The Rest of the Story: At Least Regarding Alexa, Amazon is NOT Like “the Dishonest Waiter” After All

Well THAT’s embarrassing!

At the end of the most recent post, discussing Amazon’s explanation for why its AI bot Alexa was telling inquirers to vote for Kamala Harris, I wrote,

“Can anyone point to an “error” by Facebook, Instagram, YouTube, Amazon or Google that ever favored Trump or Republicans rather than their Axis pals and allies? Please enlighten me if there are any: I doubt there are. Amazon is “the dishonest waiter,” one of many providing lousy service to distort our democracy.”

Guess who pointed me to not only such an error in the other direction, but an error by Amazon itself, also involving Alexa? Me. I wrote about it in a post from a year ago called “AI Ethics: Should Alexa Have A Right To Its Opinion?”

There Ethics Alarms described how Alexa was telling people that the 2020 election was “stolen by a massive amount of election fraud.” Alexa informed inquirers that the 2020 contest was “notorious for many incidents of irregularities and indications pointing to electoral fraud taking place in major metro centers,” and referenced various Substack newsletters. It was sure that Trump really won Pennsylvania.

This was fixed, of course. But I owe Amazon an apology, at least in this case.
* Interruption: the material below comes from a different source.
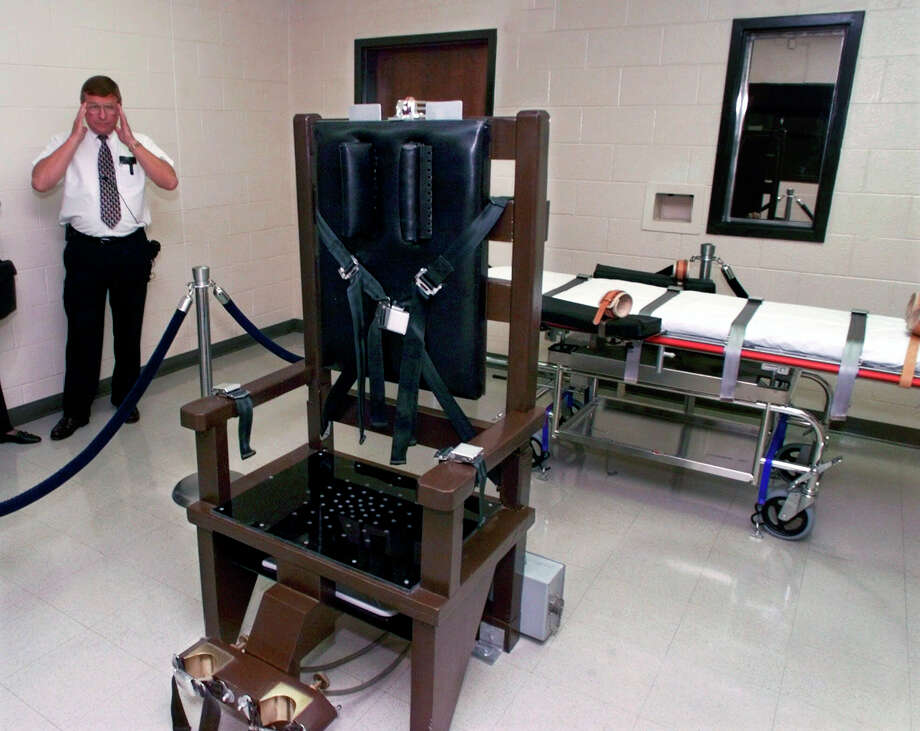 In this 1999 photo, Ricky Bell, then warden at Riverbend Maximum Security Institution in Nashville, Tennessee, gives a tour of the prison's execution chamber. Tennessee Gov. Bill Haslam signed a bill into law Thursday, May 22, 2014, allowing the state to electrocute death row inmates in the event prisons are unable to obtain lethal injection drugs, which have become more and more scarce following a European-led boycott of drug sales for executions. The state has used lethal injection since 1999, but has never stopped giving inmates the choice of dying in the electric chair. Click through the slideshow to see more photos of the electric chair throughout America's history.  Photo: Mark Humphrey, Getty Images / AP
Maybe Alexa’s pro-Axis bias really was an honest mistake. I still don’t trust Amazon or Big Tech not to use their power to try to help their favorite party, but my presumption of misconduct here was unfair, and based on inadequate research and a faulty memory.

I will strive to do better.

One thought on “The Rest of the Story: At Least Regarding Alexa, Amazon is NOT Like “the Dishonest Waiter” After All

  1. This certainly highlights why the current regenerative AI is inherently unreliable when trying to look at factual events.

    As I understand it, these AI chat bots are basically programmed by feeding it megatons of data from the internet and elsewhere and having it put together text of how a human might respond given that information.

    The problem is that — believe it or not — not everything ever published on the internet is true. Yes you heard it here first! There are paragraphs, articles, databases, and more that you are able to pull up on the internet that are just not factual.

    If your main source of information was “Mission of Gravity” by Hal Clement, you might come away with some interesting information on weather, physics, biology, and more. But since it is set on a planet where the normal gravity is 100 times Earth’s, and a six inch fall would be fatal, you might just come away with some faulty information on traveling and walking safely.

    I am sure there are plenty of web sites that will explain to us that Trump carried Pennsylvania in 2020 and won the national popular vote. Some of us have better data.